La semana pasada murió Isabel y con ella una era de devoción y cuidado a ese sentido místico. Llega al trono Carlos III, un hombre soso, desprovisto de misterio, elegancia y carisma, un rey que se mancha los dedos de tinta frente a las cámaras y es incapaz de contenerse mientras sale de la habitación maldiciendo. Solo en un par de días, Carlos ha demostrado que carece del talante, la disciplina y el convencimiento que se requieren para venderle al mundo ese manto de ensoñación y sobriedad que tan celosamente protegió Isabel II. Su completo desdén desnuda una naturaleza vulgar que es incompatible con la concepción de la Corona y ayuda a reavivar los pertinentes debates en torno a la vigencia de una institución anacrónica y violenta que está en deuda con el mundo y que parece antagónica con los retos de supervivencia que se nos plantean como especie.

El último bastión de la realeza está cayendo lentamente frente a nuestros ojos, sin la defensa de esa conexión divina la Corona va quedando reducida a polvo.
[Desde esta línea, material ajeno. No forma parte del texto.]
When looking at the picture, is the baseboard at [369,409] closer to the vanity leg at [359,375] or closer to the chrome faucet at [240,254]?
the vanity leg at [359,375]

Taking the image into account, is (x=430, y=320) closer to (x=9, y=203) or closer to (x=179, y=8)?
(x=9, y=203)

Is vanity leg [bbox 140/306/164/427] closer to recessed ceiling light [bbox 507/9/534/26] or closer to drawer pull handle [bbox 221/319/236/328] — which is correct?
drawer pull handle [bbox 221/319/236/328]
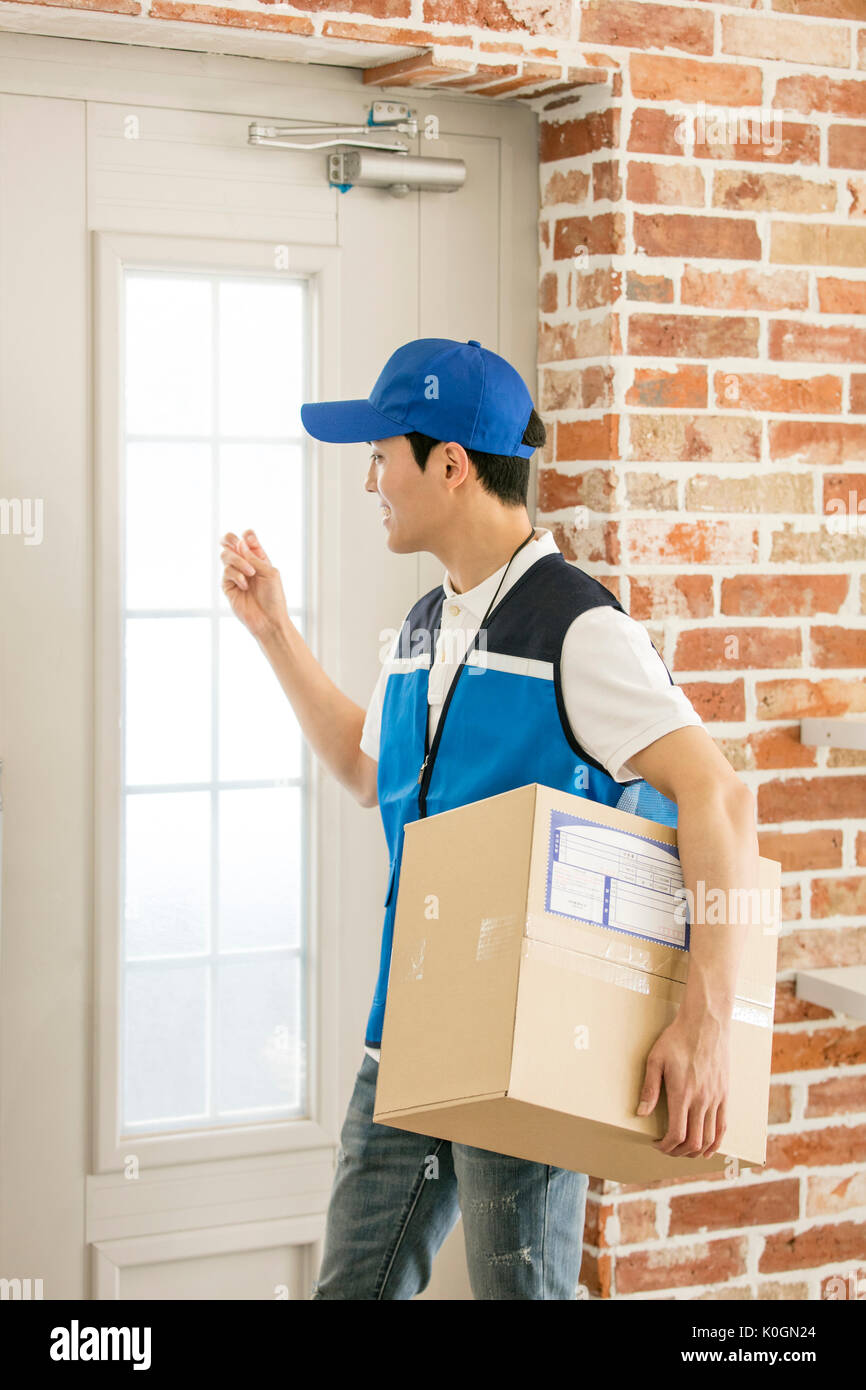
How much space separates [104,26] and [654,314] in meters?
0.84

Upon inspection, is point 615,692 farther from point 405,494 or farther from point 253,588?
point 253,588

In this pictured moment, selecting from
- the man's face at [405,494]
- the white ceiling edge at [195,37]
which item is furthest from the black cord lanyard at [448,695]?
the white ceiling edge at [195,37]

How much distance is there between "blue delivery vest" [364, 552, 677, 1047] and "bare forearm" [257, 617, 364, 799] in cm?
23

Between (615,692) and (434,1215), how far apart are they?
70cm

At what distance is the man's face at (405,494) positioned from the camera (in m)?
1.70

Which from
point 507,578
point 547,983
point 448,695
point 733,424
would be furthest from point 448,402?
point 547,983

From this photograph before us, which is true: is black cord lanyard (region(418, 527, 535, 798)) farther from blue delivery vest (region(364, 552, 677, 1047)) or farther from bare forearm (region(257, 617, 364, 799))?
bare forearm (region(257, 617, 364, 799))

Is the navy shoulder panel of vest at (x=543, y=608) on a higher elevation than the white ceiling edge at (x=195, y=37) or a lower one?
lower

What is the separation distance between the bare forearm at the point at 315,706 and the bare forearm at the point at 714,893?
0.61 m

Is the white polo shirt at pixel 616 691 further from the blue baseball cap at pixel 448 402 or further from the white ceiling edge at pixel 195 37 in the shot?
the white ceiling edge at pixel 195 37

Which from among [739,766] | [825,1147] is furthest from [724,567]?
[825,1147]

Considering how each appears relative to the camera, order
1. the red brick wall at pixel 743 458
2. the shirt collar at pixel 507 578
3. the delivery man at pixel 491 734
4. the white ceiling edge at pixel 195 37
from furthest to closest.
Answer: the red brick wall at pixel 743 458 → the white ceiling edge at pixel 195 37 → the shirt collar at pixel 507 578 → the delivery man at pixel 491 734

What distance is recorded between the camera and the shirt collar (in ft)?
5.48

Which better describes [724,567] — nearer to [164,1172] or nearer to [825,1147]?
[825,1147]
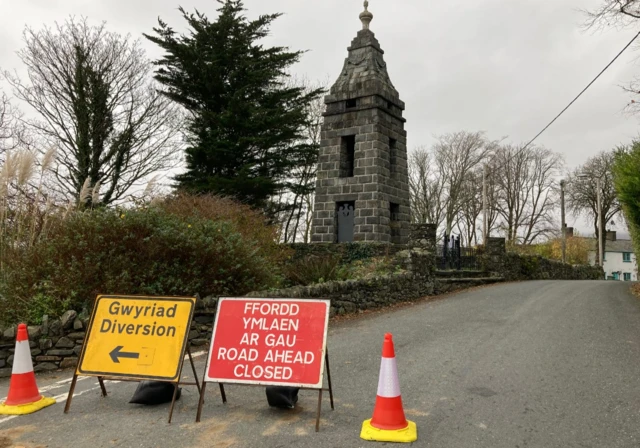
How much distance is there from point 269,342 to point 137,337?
4.40 ft

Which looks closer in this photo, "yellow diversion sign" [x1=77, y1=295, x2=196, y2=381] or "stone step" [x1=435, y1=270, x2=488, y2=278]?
"yellow diversion sign" [x1=77, y1=295, x2=196, y2=381]

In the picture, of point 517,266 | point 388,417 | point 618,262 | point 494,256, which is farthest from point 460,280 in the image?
point 618,262

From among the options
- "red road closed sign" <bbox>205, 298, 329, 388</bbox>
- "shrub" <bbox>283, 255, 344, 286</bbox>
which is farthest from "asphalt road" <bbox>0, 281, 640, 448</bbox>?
"shrub" <bbox>283, 255, 344, 286</bbox>

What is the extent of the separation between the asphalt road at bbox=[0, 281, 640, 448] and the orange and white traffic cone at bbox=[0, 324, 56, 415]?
0.50ft

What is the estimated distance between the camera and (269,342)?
4.26 metres

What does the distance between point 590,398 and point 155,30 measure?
868 inches

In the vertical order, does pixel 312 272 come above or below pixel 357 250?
below

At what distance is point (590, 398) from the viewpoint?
178 inches

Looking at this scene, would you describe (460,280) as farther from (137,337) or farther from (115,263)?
(137,337)

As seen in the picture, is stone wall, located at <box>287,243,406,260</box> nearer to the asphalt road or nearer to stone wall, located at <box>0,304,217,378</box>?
the asphalt road

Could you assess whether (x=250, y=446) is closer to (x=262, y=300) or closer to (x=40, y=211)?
(x=262, y=300)

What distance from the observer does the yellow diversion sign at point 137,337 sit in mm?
4336

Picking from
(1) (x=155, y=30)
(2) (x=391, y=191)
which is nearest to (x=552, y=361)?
(2) (x=391, y=191)

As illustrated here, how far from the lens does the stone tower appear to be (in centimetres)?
1588
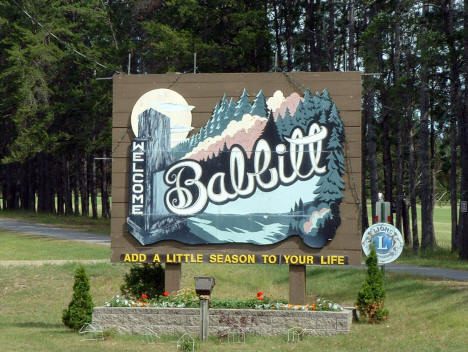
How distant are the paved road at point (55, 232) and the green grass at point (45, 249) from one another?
126 centimetres

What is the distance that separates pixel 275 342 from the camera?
1566cm

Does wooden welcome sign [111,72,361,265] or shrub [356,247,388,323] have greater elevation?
wooden welcome sign [111,72,361,265]

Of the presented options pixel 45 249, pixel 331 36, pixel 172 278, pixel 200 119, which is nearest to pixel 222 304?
pixel 172 278

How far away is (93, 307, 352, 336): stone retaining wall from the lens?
637 inches

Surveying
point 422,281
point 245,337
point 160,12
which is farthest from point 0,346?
point 160,12

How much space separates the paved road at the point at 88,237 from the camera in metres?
23.3

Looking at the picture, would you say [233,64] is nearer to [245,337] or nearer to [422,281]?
[422,281]

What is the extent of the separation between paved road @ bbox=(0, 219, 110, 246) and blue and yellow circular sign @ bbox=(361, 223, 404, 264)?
21.2 metres

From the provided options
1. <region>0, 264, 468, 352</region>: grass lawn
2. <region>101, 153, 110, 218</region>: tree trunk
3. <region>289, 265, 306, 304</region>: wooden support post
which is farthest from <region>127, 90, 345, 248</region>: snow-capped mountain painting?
<region>101, 153, 110, 218</region>: tree trunk

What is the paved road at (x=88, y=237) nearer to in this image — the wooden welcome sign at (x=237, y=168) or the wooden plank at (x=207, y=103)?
the wooden welcome sign at (x=237, y=168)

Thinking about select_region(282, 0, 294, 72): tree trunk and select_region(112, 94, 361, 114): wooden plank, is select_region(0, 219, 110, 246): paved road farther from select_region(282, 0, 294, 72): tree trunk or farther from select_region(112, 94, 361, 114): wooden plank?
select_region(112, 94, 361, 114): wooden plank

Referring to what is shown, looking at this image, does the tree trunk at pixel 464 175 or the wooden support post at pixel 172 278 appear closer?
the wooden support post at pixel 172 278

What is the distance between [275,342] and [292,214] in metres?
2.98

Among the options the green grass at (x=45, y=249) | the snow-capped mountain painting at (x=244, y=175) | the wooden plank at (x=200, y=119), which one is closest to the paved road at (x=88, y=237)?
the green grass at (x=45, y=249)
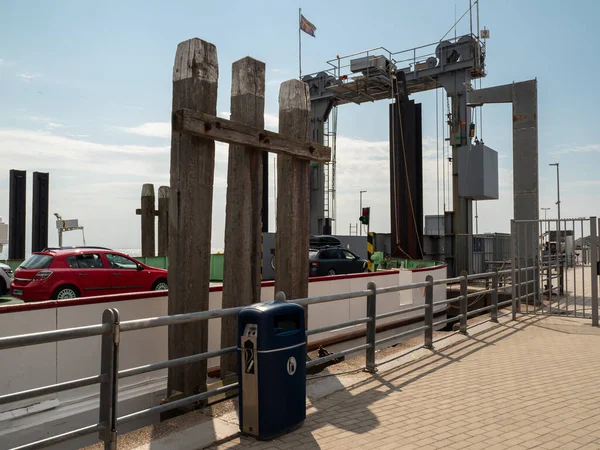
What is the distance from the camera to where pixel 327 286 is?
33.9 ft

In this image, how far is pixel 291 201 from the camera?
7355 mm

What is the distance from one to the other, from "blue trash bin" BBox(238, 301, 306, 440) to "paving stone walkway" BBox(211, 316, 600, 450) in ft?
0.52

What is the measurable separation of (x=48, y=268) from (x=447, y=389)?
30.2 ft

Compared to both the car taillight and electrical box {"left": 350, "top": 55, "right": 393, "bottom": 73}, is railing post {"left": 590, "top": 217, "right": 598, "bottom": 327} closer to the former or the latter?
the car taillight

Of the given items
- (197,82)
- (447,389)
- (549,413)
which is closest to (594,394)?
(549,413)

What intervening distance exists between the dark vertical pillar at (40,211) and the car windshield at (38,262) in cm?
829

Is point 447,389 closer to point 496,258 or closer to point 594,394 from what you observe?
point 594,394

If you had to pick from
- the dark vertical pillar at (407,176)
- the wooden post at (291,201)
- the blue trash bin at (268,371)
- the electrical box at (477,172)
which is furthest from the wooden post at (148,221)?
the blue trash bin at (268,371)

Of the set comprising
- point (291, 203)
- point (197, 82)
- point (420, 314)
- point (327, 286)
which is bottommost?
point (420, 314)

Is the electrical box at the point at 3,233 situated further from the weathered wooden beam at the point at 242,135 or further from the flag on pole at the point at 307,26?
the flag on pole at the point at 307,26

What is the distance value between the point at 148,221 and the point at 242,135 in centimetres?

Tal vez sea esta también una oportunidad para que los debates políticos se llenen de distintos y variados contenidos. Los pueblos afros, indígenas y gitanos han sabido plantarle una resistencia monumental al monopolio de la divinidad establecido por la Iglesia y la Corona. Un pequeño acto de subversión puede ser empezar a construir un reconocimiento místico que emerja desde adentro hacia afuera, que florezca desde abajo, que conecte con la vida plebeya de forma cotidiana, que no persiga en reyes y reinas un sentido que nos ha sido negado y que yace en cada uno de nosotros.